*Selection*:
If we take history as our guide, this country has failed to be well prepared for conflict when it came. But, like the digital age in which we live, the outburst and speed of conflicts today will far outstrip experiences of the past. This critical point should highlight our current most serious weaknesses. Today we must face a foe with just what is to hand in the front line. It is the scarcity of key fighting tools, the stocks of weapons with which to arm them, and sufficient manpower to keep them going, even when taking casualties, that most concerns and alarms me.

Fortuitously, since the 1982 Falklands conflict, when six high-value ships were sunk and others crippled, aircraft brought down, and hundreds killed or wounded by a small and far from Premier League air force operating at extreme range from its bases, our expeditionary operations have enjoyed unrivalled air superiority in all subsequent conflicts. There is thus a danger in concluding that, like rebooting some virtual digital game, the next conflict will again be fought in a benign air situation. That is far too complacent a view.

What then? Our air forces would face losses in conflict; surface, and sub-surface forces too, might become vulnerable to loss if we could not provide mastery of the air. Unit losses counted on the fingers of one hand, let alone on the scale of those we suffered in three short weeks of combat in the Falklands, would amount to significant percentage setbacks to available strengths. Even small daily rates of loss could not be sustained.

*Dataset extract*:
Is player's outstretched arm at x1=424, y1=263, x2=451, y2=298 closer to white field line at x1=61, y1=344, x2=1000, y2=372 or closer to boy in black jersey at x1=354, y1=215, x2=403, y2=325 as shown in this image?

*Task statement*: Please condense the paragraph beginning "Fortuitously, since the 1982 Falklands conflict" in the military preparedness passage above into a short bulleted list that keeps its main facts.

*Task output*:
- In the 1982 Falklands conflict, a small air force operating at extreme range from its bases sank six high-value ships, crippled others, brought down aircraft, and killed or wounded hundreds.
- In every conflict since, expeditionary operations have enjoyed unrivalled air superiority.
- It is dangerous and far too complacent to assume that the next conflict will also be fought in a benign air situation.